To solve the problem of distributing 8 distinguishable apples among 3 boys such that each boy receives at least 1 apple and at most 4 apples, we can break down the solution into several steps. ### Step-by-Step Solution: 1. **Define the Variables**: Let \( a_1, a_2, a_3 \) be the number of apples received by Boy 1, Boy 2, and Boy 3 respectively. We need to satisfy the conditions: \[ a_1 + a_2 + a_3 = 8 \] with the constraints: \[ 1 \leq a_i \leq 4 \quad \text{for } i = 1, 2, 3 \] 2. **Transform the Variables**: To simplify the problem, we can define new variables: \[ b_1 = a_1 - 1, \quad b_2 = a_2 - 1, \quad b_3 = a_3 - 1 \] This transformation ensures that \( b_i \geq 0 \). The equation now becomes: \[ (b_1 + 1) + (b_2 + 1) + (b_3 + 1) = 8 \implies b_1 + b_2 + b_3 = 5 \] with the new constraints: \[ 0 \leq b_i \leq 3 \] 3. **Use the Stars and Bars Method**: Without the upper limit, the number of non-negative integer solutions to \( b_1 + b_2 + b_3 = 5 \) can be calculated using the stars and bars method: \[ \text{Number of solutions} = \binom{5 + 3 - 1}{3 - 1} = \binom{7}{2} = 21 \] 4. **Subtract Invalid Cases**: Now we need to subtract the cases where any \( b_i > 3 \).
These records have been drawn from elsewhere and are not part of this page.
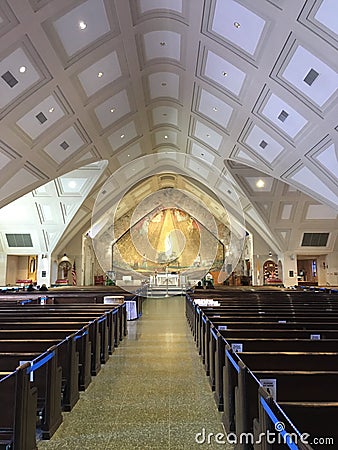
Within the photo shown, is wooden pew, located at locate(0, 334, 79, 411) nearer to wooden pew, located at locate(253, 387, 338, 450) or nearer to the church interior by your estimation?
the church interior

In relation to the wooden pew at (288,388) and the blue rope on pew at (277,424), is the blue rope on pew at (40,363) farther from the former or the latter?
the blue rope on pew at (277,424)

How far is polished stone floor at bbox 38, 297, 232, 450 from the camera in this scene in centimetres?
296

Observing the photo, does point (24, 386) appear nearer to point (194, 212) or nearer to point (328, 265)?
point (328, 265)

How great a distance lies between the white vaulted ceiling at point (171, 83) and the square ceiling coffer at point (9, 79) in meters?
0.03

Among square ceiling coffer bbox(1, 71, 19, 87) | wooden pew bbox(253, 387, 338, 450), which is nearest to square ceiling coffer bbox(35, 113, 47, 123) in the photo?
square ceiling coffer bbox(1, 71, 19, 87)

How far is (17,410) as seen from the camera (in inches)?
98.8

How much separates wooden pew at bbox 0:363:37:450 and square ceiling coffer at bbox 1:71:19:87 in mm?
7228

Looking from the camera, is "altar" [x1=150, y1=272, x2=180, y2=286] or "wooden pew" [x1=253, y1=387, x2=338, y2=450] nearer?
"wooden pew" [x1=253, y1=387, x2=338, y2=450]

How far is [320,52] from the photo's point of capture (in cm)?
709

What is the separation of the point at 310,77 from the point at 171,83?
5.08 m

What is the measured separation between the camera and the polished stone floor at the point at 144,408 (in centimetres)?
296

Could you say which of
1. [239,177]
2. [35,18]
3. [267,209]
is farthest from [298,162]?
[35,18]

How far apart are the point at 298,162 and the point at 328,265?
11227 millimetres

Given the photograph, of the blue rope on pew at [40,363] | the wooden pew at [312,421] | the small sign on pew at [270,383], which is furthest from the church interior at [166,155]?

Assume \( b_1 > 3 \). Let \( b_1' = b_1 - 4 \) (so \( b_1' \geq 0 \)). The equation becomes: \[ b_1' + b_2 + b_3 = 1 \] The number of non-negative integer solutions is: \[ \binom{1 + 3 - 1}{3 - 1} = \binom{3}{2} = 3 \] Since the same reasoning applies to \( b_2 \) and \( b_3 \), we subtract 3 for each case: \[ \text{Total invalid cases} = 3 \times 3 = 9 \] 5. **Calculate Valid Cases**: The total number of valid distributions is: \[ 21 - 9 = 12 \] 6. **Account for Distinguishable Apples**: Since the apples are distinguishable, for each valid distribution of apples among the boys, we can arrange the 8 apples in \( 8! \) ways. Thus, the total number of ways to distribute the apples is: \[ 12 \times 8! = 12 \times 40320 = 483840 \] 7. **Express in Terms of \( K \) and \( P(7, 3) \)**: The problem states that the number of ways can be expressed as \( K \cdot P(7, 3) \). We know: \[ P(7, 3) = 7 \times 6 \times 5 = 210 \] Therefore, we need to find \( K \) such that: \[ 483840 = K \cdot 210 \] Solving for \( K \): \[ K = \frac{483840}{210} = 2304 \] ### Final Answer: The value of \( K \) is \( 2304 \).